Can Fish Smell? Understanding Fish’s Sense Of Smell

Can Fish Smell? Understanding Fish’s Sense Of Smell

Fish have many senses. One of the primary senses of most (though not all) fish is the smell. Scientists call it smell, and it’s an important sense for many fish. Those small holes that look like nostrils are called nostrils. The nostrils do not open into the throat like mammalian nostrils do, but instead open into a chamber filled with sensory pads. Today we will focus on fish’s sense of smell.

The Importance of Smell For Fish

In many fisheries, underwater visibility is low, so a good sense of smell is essential for fish foraging.

What many anglers don’t realize is that scent is not only important in food location, but also helps fish find mates, spot predators, and find fish that are related to them.

How Do Fish Smell

How Do Fish Smell

The highly coordinated sense of smell in fish is primarily based on a set of well-developed nostrils located on the snout.

These nostrils or nostrils are complex structures and if you look closely you will see that they usually have two holes, one entrance, and one exit.

There is usually a fan or fan that separates the two holes and pushes water into the nostrils as the fish moves.

Water usually enters through the pumping action caused by the fish’s respiration and travels down into a folded structure called a garland, where all sensory organs are located.
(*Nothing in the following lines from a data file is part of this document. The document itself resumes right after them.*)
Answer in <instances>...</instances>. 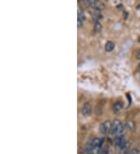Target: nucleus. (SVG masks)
<instances>
[{
	"instance_id": "2",
	"label": "nucleus",
	"mask_w": 140,
	"mask_h": 154,
	"mask_svg": "<svg viewBox=\"0 0 140 154\" xmlns=\"http://www.w3.org/2000/svg\"><path fill=\"white\" fill-rule=\"evenodd\" d=\"M112 123L110 121H106L103 122L100 126V132L103 135H108L110 132H111Z\"/></svg>"
},
{
	"instance_id": "1",
	"label": "nucleus",
	"mask_w": 140,
	"mask_h": 154,
	"mask_svg": "<svg viewBox=\"0 0 140 154\" xmlns=\"http://www.w3.org/2000/svg\"><path fill=\"white\" fill-rule=\"evenodd\" d=\"M124 130V125L119 120L115 119L112 123V128H111V132L115 136L122 135Z\"/></svg>"
},
{
	"instance_id": "15",
	"label": "nucleus",
	"mask_w": 140,
	"mask_h": 154,
	"mask_svg": "<svg viewBox=\"0 0 140 154\" xmlns=\"http://www.w3.org/2000/svg\"><path fill=\"white\" fill-rule=\"evenodd\" d=\"M139 42H140V39H139Z\"/></svg>"
},
{
	"instance_id": "3",
	"label": "nucleus",
	"mask_w": 140,
	"mask_h": 154,
	"mask_svg": "<svg viewBox=\"0 0 140 154\" xmlns=\"http://www.w3.org/2000/svg\"><path fill=\"white\" fill-rule=\"evenodd\" d=\"M115 143L116 146L119 147L120 149H122V148L125 146V145L127 143V142L125 140V135H118V136H116L115 139Z\"/></svg>"
},
{
	"instance_id": "12",
	"label": "nucleus",
	"mask_w": 140,
	"mask_h": 154,
	"mask_svg": "<svg viewBox=\"0 0 140 154\" xmlns=\"http://www.w3.org/2000/svg\"><path fill=\"white\" fill-rule=\"evenodd\" d=\"M136 58H137V59H140V49L136 53Z\"/></svg>"
},
{
	"instance_id": "8",
	"label": "nucleus",
	"mask_w": 140,
	"mask_h": 154,
	"mask_svg": "<svg viewBox=\"0 0 140 154\" xmlns=\"http://www.w3.org/2000/svg\"><path fill=\"white\" fill-rule=\"evenodd\" d=\"M109 153H110V152H109V148L108 147V146H105V147L102 148L99 154H109Z\"/></svg>"
},
{
	"instance_id": "4",
	"label": "nucleus",
	"mask_w": 140,
	"mask_h": 154,
	"mask_svg": "<svg viewBox=\"0 0 140 154\" xmlns=\"http://www.w3.org/2000/svg\"><path fill=\"white\" fill-rule=\"evenodd\" d=\"M82 113L84 116H89L92 113V106L89 103L84 104L82 108Z\"/></svg>"
},
{
	"instance_id": "13",
	"label": "nucleus",
	"mask_w": 140,
	"mask_h": 154,
	"mask_svg": "<svg viewBox=\"0 0 140 154\" xmlns=\"http://www.w3.org/2000/svg\"><path fill=\"white\" fill-rule=\"evenodd\" d=\"M139 70L140 71V63H139Z\"/></svg>"
},
{
	"instance_id": "11",
	"label": "nucleus",
	"mask_w": 140,
	"mask_h": 154,
	"mask_svg": "<svg viewBox=\"0 0 140 154\" xmlns=\"http://www.w3.org/2000/svg\"><path fill=\"white\" fill-rule=\"evenodd\" d=\"M82 26H83V21L78 19V27H82Z\"/></svg>"
},
{
	"instance_id": "10",
	"label": "nucleus",
	"mask_w": 140,
	"mask_h": 154,
	"mask_svg": "<svg viewBox=\"0 0 140 154\" xmlns=\"http://www.w3.org/2000/svg\"><path fill=\"white\" fill-rule=\"evenodd\" d=\"M128 154H139V150H136V149H133L132 150L129 151Z\"/></svg>"
},
{
	"instance_id": "14",
	"label": "nucleus",
	"mask_w": 140,
	"mask_h": 154,
	"mask_svg": "<svg viewBox=\"0 0 140 154\" xmlns=\"http://www.w3.org/2000/svg\"><path fill=\"white\" fill-rule=\"evenodd\" d=\"M109 154H111V153H109Z\"/></svg>"
},
{
	"instance_id": "5",
	"label": "nucleus",
	"mask_w": 140,
	"mask_h": 154,
	"mask_svg": "<svg viewBox=\"0 0 140 154\" xmlns=\"http://www.w3.org/2000/svg\"><path fill=\"white\" fill-rule=\"evenodd\" d=\"M123 107V104L121 102H117L115 103V104L113 105V111L115 113H118V111H120Z\"/></svg>"
},
{
	"instance_id": "7",
	"label": "nucleus",
	"mask_w": 140,
	"mask_h": 154,
	"mask_svg": "<svg viewBox=\"0 0 140 154\" xmlns=\"http://www.w3.org/2000/svg\"><path fill=\"white\" fill-rule=\"evenodd\" d=\"M84 4H86L87 6H96V2L93 1V0H85L84 1Z\"/></svg>"
},
{
	"instance_id": "6",
	"label": "nucleus",
	"mask_w": 140,
	"mask_h": 154,
	"mask_svg": "<svg viewBox=\"0 0 140 154\" xmlns=\"http://www.w3.org/2000/svg\"><path fill=\"white\" fill-rule=\"evenodd\" d=\"M115 47V44H114L112 41H108V42L106 43V45H105V50H106L107 51H109V52H110V51L114 50Z\"/></svg>"
},
{
	"instance_id": "9",
	"label": "nucleus",
	"mask_w": 140,
	"mask_h": 154,
	"mask_svg": "<svg viewBox=\"0 0 140 154\" xmlns=\"http://www.w3.org/2000/svg\"><path fill=\"white\" fill-rule=\"evenodd\" d=\"M94 29H95V30H97V31H99V30L101 29V24L98 21L96 22L95 24H94Z\"/></svg>"
}]
</instances>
The number of sensory cells on this rosette can be as high as 500,000 per square millimeter.

Folding of tissue in rosettes creates a larger surface area, making more room for sensory organs, but olfactory sensitivity varies widely across species.

How Do Fish’s Olfactory Senses Work?

The answer to this question is not clear. It all depends on how the species and its olfactory system work.
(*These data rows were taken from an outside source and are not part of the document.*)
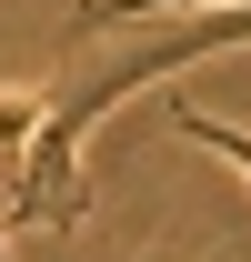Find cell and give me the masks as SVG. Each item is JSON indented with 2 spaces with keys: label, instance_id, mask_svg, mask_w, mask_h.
I'll return each mask as SVG.
<instances>
[{
  "label": "cell",
  "instance_id": "6da1fadb",
  "mask_svg": "<svg viewBox=\"0 0 251 262\" xmlns=\"http://www.w3.org/2000/svg\"><path fill=\"white\" fill-rule=\"evenodd\" d=\"M40 131H51V91H0V192L20 182V162H31Z\"/></svg>",
  "mask_w": 251,
  "mask_h": 262
},
{
  "label": "cell",
  "instance_id": "7a4b0ae2",
  "mask_svg": "<svg viewBox=\"0 0 251 262\" xmlns=\"http://www.w3.org/2000/svg\"><path fill=\"white\" fill-rule=\"evenodd\" d=\"M181 10H221V0H70V31H121V20H181Z\"/></svg>",
  "mask_w": 251,
  "mask_h": 262
},
{
  "label": "cell",
  "instance_id": "3957f363",
  "mask_svg": "<svg viewBox=\"0 0 251 262\" xmlns=\"http://www.w3.org/2000/svg\"><path fill=\"white\" fill-rule=\"evenodd\" d=\"M171 121H181L191 141H201V151H221V162H231V171L251 182V131H241V121H211V111H181V101H171Z\"/></svg>",
  "mask_w": 251,
  "mask_h": 262
}]
</instances>
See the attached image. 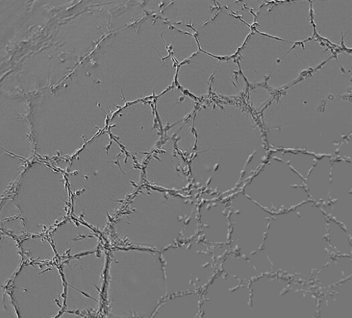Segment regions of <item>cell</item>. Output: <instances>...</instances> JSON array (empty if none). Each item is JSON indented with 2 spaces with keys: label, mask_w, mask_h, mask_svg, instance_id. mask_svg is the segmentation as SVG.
<instances>
[{
  "label": "cell",
  "mask_w": 352,
  "mask_h": 318,
  "mask_svg": "<svg viewBox=\"0 0 352 318\" xmlns=\"http://www.w3.org/2000/svg\"><path fill=\"white\" fill-rule=\"evenodd\" d=\"M317 160L299 151L274 153L241 192L273 215L290 211L310 200L307 180Z\"/></svg>",
  "instance_id": "277c9868"
},
{
  "label": "cell",
  "mask_w": 352,
  "mask_h": 318,
  "mask_svg": "<svg viewBox=\"0 0 352 318\" xmlns=\"http://www.w3.org/2000/svg\"><path fill=\"white\" fill-rule=\"evenodd\" d=\"M58 318H94V317H82V316L76 314V312L65 310L59 316Z\"/></svg>",
  "instance_id": "cb8c5ba5"
},
{
  "label": "cell",
  "mask_w": 352,
  "mask_h": 318,
  "mask_svg": "<svg viewBox=\"0 0 352 318\" xmlns=\"http://www.w3.org/2000/svg\"><path fill=\"white\" fill-rule=\"evenodd\" d=\"M250 284L221 270L201 294V318H252Z\"/></svg>",
  "instance_id": "30bf717a"
},
{
  "label": "cell",
  "mask_w": 352,
  "mask_h": 318,
  "mask_svg": "<svg viewBox=\"0 0 352 318\" xmlns=\"http://www.w3.org/2000/svg\"><path fill=\"white\" fill-rule=\"evenodd\" d=\"M318 318H352V277L319 296Z\"/></svg>",
  "instance_id": "5bb4252c"
},
{
  "label": "cell",
  "mask_w": 352,
  "mask_h": 318,
  "mask_svg": "<svg viewBox=\"0 0 352 318\" xmlns=\"http://www.w3.org/2000/svg\"><path fill=\"white\" fill-rule=\"evenodd\" d=\"M352 277V257L335 256L316 273L311 284L319 296Z\"/></svg>",
  "instance_id": "2e32d148"
},
{
  "label": "cell",
  "mask_w": 352,
  "mask_h": 318,
  "mask_svg": "<svg viewBox=\"0 0 352 318\" xmlns=\"http://www.w3.org/2000/svg\"><path fill=\"white\" fill-rule=\"evenodd\" d=\"M328 225L329 218L310 200L274 215L261 249L270 274L311 284L332 257Z\"/></svg>",
  "instance_id": "6da1fadb"
},
{
  "label": "cell",
  "mask_w": 352,
  "mask_h": 318,
  "mask_svg": "<svg viewBox=\"0 0 352 318\" xmlns=\"http://www.w3.org/2000/svg\"><path fill=\"white\" fill-rule=\"evenodd\" d=\"M250 288L252 318H318L319 295L311 284L267 274Z\"/></svg>",
  "instance_id": "8992f818"
},
{
  "label": "cell",
  "mask_w": 352,
  "mask_h": 318,
  "mask_svg": "<svg viewBox=\"0 0 352 318\" xmlns=\"http://www.w3.org/2000/svg\"><path fill=\"white\" fill-rule=\"evenodd\" d=\"M328 242L332 257L351 256V239L338 223L330 218L328 225Z\"/></svg>",
  "instance_id": "ffe728a7"
},
{
  "label": "cell",
  "mask_w": 352,
  "mask_h": 318,
  "mask_svg": "<svg viewBox=\"0 0 352 318\" xmlns=\"http://www.w3.org/2000/svg\"><path fill=\"white\" fill-rule=\"evenodd\" d=\"M11 301L10 295L8 293L2 295L1 318H17L15 314L16 311L14 310V305Z\"/></svg>",
  "instance_id": "603a6c76"
},
{
  "label": "cell",
  "mask_w": 352,
  "mask_h": 318,
  "mask_svg": "<svg viewBox=\"0 0 352 318\" xmlns=\"http://www.w3.org/2000/svg\"><path fill=\"white\" fill-rule=\"evenodd\" d=\"M106 257L91 253L71 259L63 266L65 310L94 312L100 306Z\"/></svg>",
  "instance_id": "ba28073f"
},
{
  "label": "cell",
  "mask_w": 352,
  "mask_h": 318,
  "mask_svg": "<svg viewBox=\"0 0 352 318\" xmlns=\"http://www.w3.org/2000/svg\"><path fill=\"white\" fill-rule=\"evenodd\" d=\"M36 243L35 246H33L32 243L29 240H25L23 242L21 245L23 254L26 256L27 258L30 259L31 261H45V260H50L54 256V253L47 242H40L39 246Z\"/></svg>",
  "instance_id": "44dd1931"
},
{
  "label": "cell",
  "mask_w": 352,
  "mask_h": 318,
  "mask_svg": "<svg viewBox=\"0 0 352 318\" xmlns=\"http://www.w3.org/2000/svg\"><path fill=\"white\" fill-rule=\"evenodd\" d=\"M221 271L248 283H250L260 276L248 258L232 251L225 257L221 265Z\"/></svg>",
  "instance_id": "ac0fdd59"
},
{
  "label": "cell",
  "mask_w": 352,
  "mask_h": 318,
  "mask_svg": "<svg viewBox=\"0 0 352 318\" xmlns=\"http://www.w3.org/2000/svg\"><path fill=\"white\" fill-rule=\"evenodd\" d=\"M151 318H201V294L167 296L157 307Z\"/></svg>",
  "instance_id": "9a60e30c"
},
{
  "label": "cell",
  "mask_w": 352,
  "mask_h": 318,
  "mask_svg": "<svg viewBox=\"0 0 352 318\" xmlns=\"http://www.w3.org/2000/svg\"><path fill=\"white\" fill-rule=\"evenodd\" d=\"M319 207L329 218L338 223L352 240L351 162L333 158L327 198Z\"/></svg>",
  "instance_id": "7c38bea8"
},
{
  "label": "cell",
  "mask_w": 352,
  "mask_h": 318,
  "mask_svg": "<svg viewBox=\"0 0 352 318\" xmlns=\"http://www.w3.org/2000/svg\"><path fill=\"white\" fill-rule=\"evenodd\" d=\"M195 194L145 187L129 213V242L162 252L199 235V205Z\"/></svg>",
  "instance_id": "7a4b0ae2"
},
{
  "label": "cell",
  "mask_w": 352,
  "mask_h": 318,
  "mask_svg": "<svg viewBox=\"0 0 352 318\" xmlns=\"http://www.w3.org/2000/svg\"><path fill=\"white\" fill-rule=\"evenodd\" d=\"M106 295L111 316L151 318L167 297L160 252L144 248L113 251Z\"/></svg>",
  "instance_id": "3957f363"
},
{
  "label": "cell",
  "mask_w": 352,
  "mask_h": 318,
  "mask_svg": "<svg viewBox=\"0 0 352 318\" xmlns=\"http://www.w3.org/2000/svg\"><path fill=\"white\" fill-rule=\"evenodd\" d=\"M230 251V246H214L197 237L160 252L167 296L201 294Z\"/></svg>",
  "instance_id": "5b68a950"
},
{
  "label": "cell",
  "mask_w": 352,
  "mask_h": 318,
  "mask_svg": "<svg viewBox=\"0 0 352 318\" xmlns=\"http://www.w3.org/2000/svg\"><path fill=\"white\" fill-rule=\"evenodd\" d=\"M230 251L249 258L259 251L274 215L240 191L228 199Z\"/></svg>",
  "instance_id": "9c48e42d"
},
{
  "label": "cell",
  "mask_w": 352,
  "mask_h": 318,
  "mask_svg": "<svg viewBox=\"0 0 352 318\" xmlns=\"http://www.w3.org/2000/svg\"><path fill=\"white\" fill-rule=\"evenodd\" d=\"M351 257H352V251H351Z\"/></svg>",
  "instance_id": "d4e9b609"
},
{
  "label": "cell",
  "mask_w": 352,
  "mask_h": 318,
  "mask_svg": "<svg viewBox=\"0 0 352 318\" xmlns=\"http://www.w3.org/2000/svg\"><path fill=\"white\" fill-rule=\"evenodd\" d=\"M335 158L352 163V133L342 142Z\"/></svg>",
  "instance_id": "7402d4cb"
},
{
  "label": "cell",
  "mask_w": 352,
  "mask_h": 318,
  "mask_svg": "<svg viewBox=\"0 0 352 318\" xmlns=\"http://www.w3.org/2000/svg\"><path fill=\"white\" fill-rule=\"evenodd\" d=\"M230 228L228 200H200L197 237L214 246H230Z\"/></svg>",
  "instance_id": "4fadbf2b"
},
{
  "label": "cell",
  "mask_w": 352,
  "mask_h": 318,
  "mask_svg": "<svg viewBox=\"0 0 352 318\" xmlns=\"http://www.w3.org/2000/svg\"><path fill=\"white\" fill-rule=\"evenodd\" d=\"M145 178L153 187L183 194H195L190 164L173 149L155 155L144 170Z\"/></svg>",
  "instance_id": "8fae6325"
},
{
  "label": "cell",
  "mask_w": 352,
  "mask_h": 318,
  "mask_svg": "<svg viewBox=\"0 0 352 318\" xmlns=\"http://www.w3.org/2000/svg\"><path fill=\"white\" fill-rule=\"evenodd\" d=\"M1 284L3 286L17 270L21 255L17 245L8 237H1Z\"/></svg>",
  "instance_id": "d6986e66"
},
{
  "label": "cell",
  "mask_w": 352,
  "mask_h": 318,
  "mask_svg": "<svg viewBox=\"0 0 352 318\" xmlns=\"http://www.w3.org/2000/svg\"><path fill=\"white\" fill-rule=\"evenodd\" d=\"M332 157L318 158L307 180L310 201L321 206L325 202L329 184Z\"/></svg>",
  "instance_id": "e0dca14e"
},
{
  "label": "cell",
  "mask_w": 352,
  "mask_h": 318,
  "mask_svg": "<svg viewBox=\"0 0 352 318\" xmlns=\"http://www.w3.org/2000/svg\"><path fill=\"white\" fill-rule=\"evenodd\" d=\"M10 290L19 318H54L65 306L63 281L53 266H23Z\"/></svg>",
  "instance_id": "52a82bcc"
}]
</instances>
Fish themselves do not have a “nose”. Instead, they have “nostrils,” which are small nostrils located near the fish’s eyes.
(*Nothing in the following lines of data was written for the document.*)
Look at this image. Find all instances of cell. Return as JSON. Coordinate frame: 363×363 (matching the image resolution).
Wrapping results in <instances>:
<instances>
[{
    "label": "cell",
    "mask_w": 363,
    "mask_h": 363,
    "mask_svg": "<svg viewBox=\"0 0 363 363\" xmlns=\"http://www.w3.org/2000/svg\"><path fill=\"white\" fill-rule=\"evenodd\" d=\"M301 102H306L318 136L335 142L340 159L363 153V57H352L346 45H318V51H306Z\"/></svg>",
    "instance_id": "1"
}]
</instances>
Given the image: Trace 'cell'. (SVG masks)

Unlike humans, fish do not use their nostrils to breathe oxygen. They take in oxygen through their gills. Instead, the fish’s olfactory system detects chemical signals in the water.

These chemical signals can send various messages to the brain. Some “scents” warn fish of danger, while others act like a navigation system.

This is true for salmon, which return to the freshwater rivers where they were born during mating season.

What Can Fish Smell

What Can Fish Smell

There are a variety of chemicals that fish can detect, but anglers are interested in the chemicals that fish use to find food. The key substances are amino acids and bile acids. This will trigger feeding by most fish.

Amino acids were found in food, some of which leaked into the water, providing odor cues to fish.

In fact, natural foods like worms and snails have no real smell to us and actually “leak” low levels of amino acids into the water where fish can find them.

Salmon (salmon and trout) have a limited olfactory range, but carp (carp, cockroach, barbell, snapper, etc.) are more sensitive to amino acids. They are more easily stimulated by baits and additives that contain natural amino.

Lesser known is a substance called bile acid. These are chemicals that fish excrete after digesting their food, so their presence indicates feeding activity in an area. This may trigger other fish to search for food in the same location.

The production of bile acids is one reason why regular feeding works, and one reason why giving a swim a few days in advance ensures action.

Fish can also sense many of the chemicals we add to the bait to make it more attractive.

If a new food with a unique smell is introduced into a fishery, and the fish already know its food, they will quickly search for the smell to find food related to it.

The fish were less likely to be attracted to the smell itself, and more to the connection between the smells, indicating the presence of food. However, since baits are used more as hook bait, they may start to associate smells with being caught rather than food. The bait will lose its appeal.

Different Fish Species Have Different Sensitivities To Smell

Not all olfactory systems are created equal. When fish use their sense of smell, water flows through the nostrils to the sense organs, which are located in an anatomical structure called a rosette.

Depending on the species, the number of sensory cells and folds in rosettes varies. In some species, such as lizardfish, the number of sensory cells increases as the fish grows.

Channel catfish have the most sensory folds of all freshwater fish, with only 140 layers, while barracuda average only 9 layers.

Wrapping up

It’s clear that the sense of smell in fish is a fascinating phenomenon that is still not fully understood by expert marine biologists.

Well, I hope this has answered your “fish can smell” question for you and taught you something about fish nostrils!